EXTRACT PROVIDED:
◆ ◆ ◆ ◆ ◆
5.5 Finding a Compatible Equal Division

In the previous construction the equave was fixed first, and equal subdivisions were explored afterward. This revealed that a given equave admits many possible timbre–tuning combinations through different spectral generators.

A complementary situation arises when part of the spectral structure is already fixed. For example, while exploring timbre one might choose an equave \(q\) together with an additional spectral generator \(g\), producing a spectrum containing components

\[f, qf, g f, qg f, q^2 f, \dots\]

In this case the available freedom is reduced: not every equal division of the equave will align well with the spectral structure. Instead, the problem becomes determining whether there exists an equal division of the equave that approximates the interaction between the generators.

Logarithmic representation

The relationship between the two generators becomes simpler in logarithmic coordinates. Let

\[x = \log_q(g)\]

which expresses the generator \(g\) as a fraction of the equave in log space.

For example, if

\[q = 2.71, \qquad g = 1.49\]

then

\[x = \log_q(g) \approx 0.3999.\]

In this representation, successive powers of \(g\) correspond to rotations on the unit interval:

\[k x \pmod{1}.\]

This sequence determines how the spectral generator distributes partials across the pitch cycle.
◆ ◆ ◆ ◆ ◆
AVAILABLE DATA:
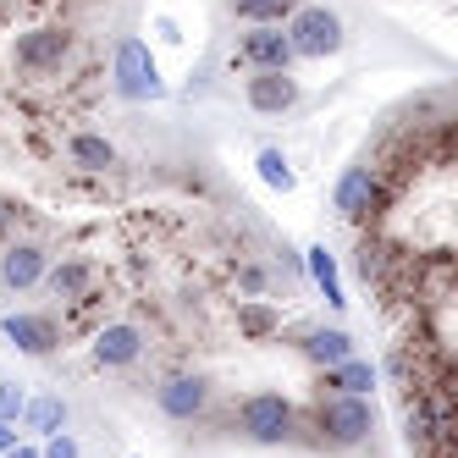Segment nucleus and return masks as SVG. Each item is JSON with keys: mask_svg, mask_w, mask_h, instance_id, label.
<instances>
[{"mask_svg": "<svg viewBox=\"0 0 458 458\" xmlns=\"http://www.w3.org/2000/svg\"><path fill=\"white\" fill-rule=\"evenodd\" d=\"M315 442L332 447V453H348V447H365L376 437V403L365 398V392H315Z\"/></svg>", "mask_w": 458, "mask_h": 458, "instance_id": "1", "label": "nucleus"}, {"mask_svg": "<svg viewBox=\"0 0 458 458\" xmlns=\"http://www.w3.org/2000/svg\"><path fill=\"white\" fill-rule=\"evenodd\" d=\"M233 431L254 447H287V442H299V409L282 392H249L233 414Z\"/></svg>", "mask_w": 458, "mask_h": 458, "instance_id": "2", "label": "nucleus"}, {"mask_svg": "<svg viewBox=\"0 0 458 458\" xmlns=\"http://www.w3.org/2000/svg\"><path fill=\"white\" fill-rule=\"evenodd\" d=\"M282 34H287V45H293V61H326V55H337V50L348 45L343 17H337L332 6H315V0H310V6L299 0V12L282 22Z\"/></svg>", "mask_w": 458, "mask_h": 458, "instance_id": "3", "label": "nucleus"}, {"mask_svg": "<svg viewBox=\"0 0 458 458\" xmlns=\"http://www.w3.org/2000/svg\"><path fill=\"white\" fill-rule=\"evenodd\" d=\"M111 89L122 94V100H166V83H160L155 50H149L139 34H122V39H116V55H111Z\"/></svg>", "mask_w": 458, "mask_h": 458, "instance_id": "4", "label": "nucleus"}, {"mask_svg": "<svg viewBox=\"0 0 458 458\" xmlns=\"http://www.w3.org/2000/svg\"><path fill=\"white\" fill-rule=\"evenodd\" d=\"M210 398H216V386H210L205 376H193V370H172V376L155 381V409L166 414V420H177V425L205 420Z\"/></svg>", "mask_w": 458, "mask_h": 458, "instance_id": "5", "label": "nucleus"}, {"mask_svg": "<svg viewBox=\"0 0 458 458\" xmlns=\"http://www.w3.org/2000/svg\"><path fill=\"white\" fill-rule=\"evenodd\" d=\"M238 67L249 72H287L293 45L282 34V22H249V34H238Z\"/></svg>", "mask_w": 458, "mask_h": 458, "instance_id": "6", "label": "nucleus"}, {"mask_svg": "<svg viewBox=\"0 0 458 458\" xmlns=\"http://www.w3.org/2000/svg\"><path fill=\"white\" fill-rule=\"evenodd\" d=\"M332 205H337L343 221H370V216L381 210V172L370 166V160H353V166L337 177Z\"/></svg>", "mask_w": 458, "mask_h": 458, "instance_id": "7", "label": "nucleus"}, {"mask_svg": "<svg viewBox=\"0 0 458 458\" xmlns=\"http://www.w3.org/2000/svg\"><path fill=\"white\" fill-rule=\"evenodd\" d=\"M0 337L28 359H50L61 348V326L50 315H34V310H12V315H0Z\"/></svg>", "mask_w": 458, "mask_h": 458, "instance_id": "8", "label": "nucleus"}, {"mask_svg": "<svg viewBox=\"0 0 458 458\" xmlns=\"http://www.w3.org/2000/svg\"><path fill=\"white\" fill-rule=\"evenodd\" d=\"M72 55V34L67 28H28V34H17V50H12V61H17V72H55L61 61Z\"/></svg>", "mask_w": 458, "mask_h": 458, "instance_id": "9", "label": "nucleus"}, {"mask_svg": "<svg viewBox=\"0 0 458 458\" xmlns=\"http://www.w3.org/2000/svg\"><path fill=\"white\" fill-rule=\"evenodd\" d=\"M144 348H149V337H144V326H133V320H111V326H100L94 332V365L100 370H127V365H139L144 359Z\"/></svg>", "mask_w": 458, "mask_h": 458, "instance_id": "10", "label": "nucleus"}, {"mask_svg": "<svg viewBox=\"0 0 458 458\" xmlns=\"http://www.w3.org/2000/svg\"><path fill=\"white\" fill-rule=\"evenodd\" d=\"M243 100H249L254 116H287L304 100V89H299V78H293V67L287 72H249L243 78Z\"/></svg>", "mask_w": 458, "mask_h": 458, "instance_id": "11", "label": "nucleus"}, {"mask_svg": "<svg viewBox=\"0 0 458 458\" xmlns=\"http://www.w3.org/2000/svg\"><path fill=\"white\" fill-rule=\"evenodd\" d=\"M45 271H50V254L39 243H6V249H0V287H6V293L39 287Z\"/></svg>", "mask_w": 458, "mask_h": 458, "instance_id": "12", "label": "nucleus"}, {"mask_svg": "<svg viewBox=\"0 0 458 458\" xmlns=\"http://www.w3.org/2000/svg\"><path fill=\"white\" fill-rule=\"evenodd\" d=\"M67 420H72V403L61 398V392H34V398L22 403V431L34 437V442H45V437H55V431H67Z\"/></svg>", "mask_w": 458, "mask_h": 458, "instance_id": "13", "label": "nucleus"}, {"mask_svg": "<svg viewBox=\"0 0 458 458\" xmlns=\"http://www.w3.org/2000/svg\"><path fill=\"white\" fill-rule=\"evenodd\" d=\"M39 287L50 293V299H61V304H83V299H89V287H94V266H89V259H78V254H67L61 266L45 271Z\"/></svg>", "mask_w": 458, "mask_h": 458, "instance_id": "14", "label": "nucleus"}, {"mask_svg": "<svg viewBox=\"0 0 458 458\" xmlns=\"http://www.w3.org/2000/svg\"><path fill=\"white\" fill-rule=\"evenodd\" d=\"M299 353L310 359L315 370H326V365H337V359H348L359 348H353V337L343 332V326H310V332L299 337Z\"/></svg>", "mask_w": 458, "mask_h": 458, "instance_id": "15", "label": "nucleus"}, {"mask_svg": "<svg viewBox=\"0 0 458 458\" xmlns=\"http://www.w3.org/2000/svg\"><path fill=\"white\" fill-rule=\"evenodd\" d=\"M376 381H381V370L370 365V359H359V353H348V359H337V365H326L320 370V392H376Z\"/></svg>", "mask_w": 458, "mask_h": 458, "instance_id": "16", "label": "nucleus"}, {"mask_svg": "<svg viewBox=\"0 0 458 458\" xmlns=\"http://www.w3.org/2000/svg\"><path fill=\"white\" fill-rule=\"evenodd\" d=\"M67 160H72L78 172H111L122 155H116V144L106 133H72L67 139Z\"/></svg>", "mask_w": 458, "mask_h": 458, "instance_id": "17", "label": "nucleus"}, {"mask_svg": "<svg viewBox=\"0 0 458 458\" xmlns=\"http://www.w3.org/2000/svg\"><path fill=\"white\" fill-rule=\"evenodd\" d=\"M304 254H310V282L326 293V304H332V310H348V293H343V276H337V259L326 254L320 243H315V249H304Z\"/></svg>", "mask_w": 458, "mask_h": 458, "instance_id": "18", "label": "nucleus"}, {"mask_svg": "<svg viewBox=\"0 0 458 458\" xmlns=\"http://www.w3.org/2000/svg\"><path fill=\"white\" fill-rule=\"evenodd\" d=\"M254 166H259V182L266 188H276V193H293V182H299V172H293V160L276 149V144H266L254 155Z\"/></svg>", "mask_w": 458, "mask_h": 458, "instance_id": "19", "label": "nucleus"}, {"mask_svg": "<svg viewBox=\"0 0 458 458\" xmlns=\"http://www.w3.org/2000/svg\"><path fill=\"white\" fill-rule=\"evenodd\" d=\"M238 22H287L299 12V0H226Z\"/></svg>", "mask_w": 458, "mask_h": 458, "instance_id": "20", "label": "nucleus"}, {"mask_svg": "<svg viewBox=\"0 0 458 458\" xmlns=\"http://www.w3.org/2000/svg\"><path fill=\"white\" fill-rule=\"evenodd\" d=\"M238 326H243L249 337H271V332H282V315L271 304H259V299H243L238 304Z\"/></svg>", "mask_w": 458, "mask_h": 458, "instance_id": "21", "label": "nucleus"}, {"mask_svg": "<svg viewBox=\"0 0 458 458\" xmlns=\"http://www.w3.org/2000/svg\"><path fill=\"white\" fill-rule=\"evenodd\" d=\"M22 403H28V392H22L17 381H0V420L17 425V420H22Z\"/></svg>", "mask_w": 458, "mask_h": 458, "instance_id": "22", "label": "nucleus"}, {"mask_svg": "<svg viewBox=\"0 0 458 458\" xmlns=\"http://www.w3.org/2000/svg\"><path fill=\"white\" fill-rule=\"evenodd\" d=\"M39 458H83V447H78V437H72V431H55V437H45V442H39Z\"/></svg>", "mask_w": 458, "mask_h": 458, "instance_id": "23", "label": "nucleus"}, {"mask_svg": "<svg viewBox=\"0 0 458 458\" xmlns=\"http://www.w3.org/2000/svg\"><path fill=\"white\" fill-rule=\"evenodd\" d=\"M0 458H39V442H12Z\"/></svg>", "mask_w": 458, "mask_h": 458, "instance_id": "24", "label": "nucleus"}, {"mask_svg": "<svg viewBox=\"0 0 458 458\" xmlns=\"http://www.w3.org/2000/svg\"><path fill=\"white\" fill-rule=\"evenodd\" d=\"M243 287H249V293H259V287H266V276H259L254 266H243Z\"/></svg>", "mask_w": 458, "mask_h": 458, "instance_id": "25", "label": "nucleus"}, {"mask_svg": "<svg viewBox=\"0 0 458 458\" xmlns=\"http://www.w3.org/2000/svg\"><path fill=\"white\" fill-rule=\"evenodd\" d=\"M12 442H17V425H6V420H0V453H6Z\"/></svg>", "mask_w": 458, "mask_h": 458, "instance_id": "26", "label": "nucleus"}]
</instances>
◆ ◆ ◆ ◆ ◆
GOAL 1:
In the section on finding a compatible equal division, what approximate value of x results when q = 2.71 and g = 1.49?
GOAL 2:
Duplicate the section on finding a compatible equal division from "5.5 Finding a" to "between the generators.".

PROBLEM SOLUTION 1:
x ≈ 0.3999

PROBLEM SOLUTION 2:
5.5 Finding a Compatible Equal Division

In the previous construction the equave was fixed first, and equal subdivisions were explored afterward. This revealed that a given equave admits many possible timbre–tuning combinations through different spectral generators.

A complementary situation arises when part of the spectral structure is already fixed. For example, while exploring timbre one might choose an equave \(q\) together with an additional spectral generator \(g\), producing a spectrum containing components

\[f, qf, g f, qg f, q^2 f, \dots\]

In this case the available freedom is reduced: not every equal division of the equave will align well with the spectral structure. Instead, the problem becomes determining whether there exists an equal division of the equave that approximates the interaction between the generators.